But when looking at the Beavers' personnel, that strength might not align where you would think it would. Sure, the Beavers have an experienced offensive line and a trio of talented young backs. But even with that talent, the main reason the Beavs average 33 points per game lies beyond a quarterback controversy.
For most of the year, sophomore Sean Mannion (6-5 215) has been the guy, with Cody Vaz (6-1 198) providing hearty competition. Both have started multiple games this season. But the old adage about having two quarterbacks and not having any doesn't seem to apply here — Oregon State ranks 12th nationally in Passing S&P+.
It comes as somewhat of a surprise that Vaz is slated to get the start in the Alamo Bowl, though it isn't difficult to see why. Though he's less accurate as a passer, Vaz gives more with his legs, and he doesn't turn the ball over. This season, Vaz has thrown for 1,286 yards and 11 touchdowns to just one interception. Mannion, meanwhile, has completed 64.7 percent of his throws for 2,446 yards and 15 touchdowns. The issue there, of course, is with Mannion's 13 interceptions. Still, don't be surprised if Texas sees both, especially if Vaz struggles early on.
But while the quarterback duo has thrown for a combined 3,732 yards and 26 touchdowns, much of the credit should go to a speedy receiving corps. Markus Wheaton (6-1 182) may be the best receiver you haven't heard of, grabbing 88 passes for 1,207 yards and 11 touchdowns, while also rushing for 116 yards (at 9.7 yards per carry) and two more scores. Wheaton has been successful throughout his career, hauling in a school-record 224 receptions. But don't double down, or big-play threat Brandin Cooks (5-10 179) will get behind the defense. Cooks has 64 catches for 1,120 yards (17.5 per catch) and five touchdowns this season. Kevin Cummings (6-1 181) is the primary slot receiver, though the next two receivers are an H-back and a running back.
That running back is redshirt freshman Storm Woods (6-0 202), who in addition to catching 37 passes for 291 yards, rushed for 822 yards and 11 touchdowns in 11 games. If Woods's name sounds familiar, it should — he was a star running back for Pflugerville before leaving for the Northwest. He's backed up by two good sophomore runners. Terron Ward (5-7 195) has rushed for 390 yards and five touchdowns while averaging 6.3 yards per carry. Malcolm Agnew (5-9 204) has added another 269 yards. When the Beavers utilize a fullback, it will be Clayton York (6-0 238).

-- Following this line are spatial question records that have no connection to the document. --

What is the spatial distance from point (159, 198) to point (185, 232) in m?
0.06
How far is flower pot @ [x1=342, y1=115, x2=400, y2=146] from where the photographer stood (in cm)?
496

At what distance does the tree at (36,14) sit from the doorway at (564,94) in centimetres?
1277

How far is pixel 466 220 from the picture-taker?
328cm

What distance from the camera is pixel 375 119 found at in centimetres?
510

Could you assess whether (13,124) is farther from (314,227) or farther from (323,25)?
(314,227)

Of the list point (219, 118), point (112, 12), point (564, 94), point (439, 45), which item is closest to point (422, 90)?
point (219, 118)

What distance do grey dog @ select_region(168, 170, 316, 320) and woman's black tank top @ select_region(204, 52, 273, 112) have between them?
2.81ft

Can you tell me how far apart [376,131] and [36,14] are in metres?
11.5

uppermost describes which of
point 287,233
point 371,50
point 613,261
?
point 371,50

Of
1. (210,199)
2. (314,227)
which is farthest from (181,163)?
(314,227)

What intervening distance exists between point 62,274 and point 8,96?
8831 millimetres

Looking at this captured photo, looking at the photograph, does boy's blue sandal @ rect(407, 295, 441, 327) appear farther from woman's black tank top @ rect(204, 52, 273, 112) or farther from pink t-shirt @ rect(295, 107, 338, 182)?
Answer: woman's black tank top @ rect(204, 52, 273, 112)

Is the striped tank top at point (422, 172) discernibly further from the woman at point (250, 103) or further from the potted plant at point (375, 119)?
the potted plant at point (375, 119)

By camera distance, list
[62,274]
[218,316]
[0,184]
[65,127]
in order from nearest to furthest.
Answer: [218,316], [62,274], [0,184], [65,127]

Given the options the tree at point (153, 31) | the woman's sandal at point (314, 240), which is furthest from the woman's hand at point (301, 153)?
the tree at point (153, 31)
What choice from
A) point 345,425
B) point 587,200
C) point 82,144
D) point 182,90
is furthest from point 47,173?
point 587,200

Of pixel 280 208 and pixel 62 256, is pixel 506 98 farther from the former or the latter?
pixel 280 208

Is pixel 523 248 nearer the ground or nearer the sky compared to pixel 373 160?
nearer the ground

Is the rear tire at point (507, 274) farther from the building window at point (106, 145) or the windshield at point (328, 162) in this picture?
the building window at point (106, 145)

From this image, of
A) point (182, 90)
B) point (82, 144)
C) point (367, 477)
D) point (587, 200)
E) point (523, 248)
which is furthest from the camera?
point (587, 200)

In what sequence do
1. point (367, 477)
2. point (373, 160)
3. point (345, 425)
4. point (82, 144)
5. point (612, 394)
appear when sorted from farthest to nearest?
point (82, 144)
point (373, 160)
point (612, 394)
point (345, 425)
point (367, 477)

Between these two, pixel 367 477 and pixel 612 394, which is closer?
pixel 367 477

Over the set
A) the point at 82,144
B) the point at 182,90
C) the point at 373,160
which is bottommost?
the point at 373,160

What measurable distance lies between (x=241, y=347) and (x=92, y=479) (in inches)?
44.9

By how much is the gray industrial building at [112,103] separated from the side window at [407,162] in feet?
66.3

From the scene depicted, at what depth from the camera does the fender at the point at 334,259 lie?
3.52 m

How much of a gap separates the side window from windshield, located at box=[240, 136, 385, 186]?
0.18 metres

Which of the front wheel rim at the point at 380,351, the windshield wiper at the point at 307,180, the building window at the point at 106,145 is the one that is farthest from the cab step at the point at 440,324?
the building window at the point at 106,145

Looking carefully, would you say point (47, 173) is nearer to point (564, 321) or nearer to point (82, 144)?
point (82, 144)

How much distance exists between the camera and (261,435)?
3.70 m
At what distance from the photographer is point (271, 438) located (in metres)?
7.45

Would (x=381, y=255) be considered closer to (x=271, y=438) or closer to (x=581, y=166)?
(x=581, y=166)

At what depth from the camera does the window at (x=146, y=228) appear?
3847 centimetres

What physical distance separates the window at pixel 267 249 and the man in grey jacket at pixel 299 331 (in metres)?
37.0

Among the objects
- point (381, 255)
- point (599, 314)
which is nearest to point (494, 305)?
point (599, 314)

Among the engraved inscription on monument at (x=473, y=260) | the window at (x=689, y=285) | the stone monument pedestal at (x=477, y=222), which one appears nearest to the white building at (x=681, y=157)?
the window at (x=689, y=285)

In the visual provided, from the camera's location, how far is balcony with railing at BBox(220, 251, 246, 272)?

H-Back Connor Hamlett (6-7 259) has tremendous size, and he's a capable receiver, making 27 catches for 333 yards and three touchdowns. Colby Prince (6-5 257) is the primary tight end. He caught 18 passes for 136 yards and a touchdown.
Four of Oregon State's offensive linemen have at least 18 career starts, with three boasting 20 or more. But that experience hasn't always translated into production, with the Beavers rushing for just 3.8 yards per carry and allowing 23 sacks. Right guard Grant Enger (6-6 293) may be the best of the bunch, earning Pac-12 Honorable Mention. Michael Philipp (6-4 315) and Colin Kelly (6-5 295) are the left and right tackles, respectively, while Josh Andrews (6-3 297) plays guard opposite Enger. Isaac Seumalo (6-3 302) is a true freshman starter at center. Derek Nielsen (6-4 286) is the primary backup at all five offensive line spots, and he replaced Enger in the starting lineup when the guard was out injured.
Placekicker Trevor Romaine (6-0 200) had an outstanding year, making 14-of-16 field goals, including 5-of-6 from 40-plus yards. Romaine closed out especially strong, making his last 10 field goals. Ward (5-7 195) is the primary kickoff returner with Jordan Poyer (6-0 190) though the Beavers haven't been especially deadly in the return game, averaging 18.3 yards per kickoff return and 5.3 yards per punt return, with no touchdowns in either phase.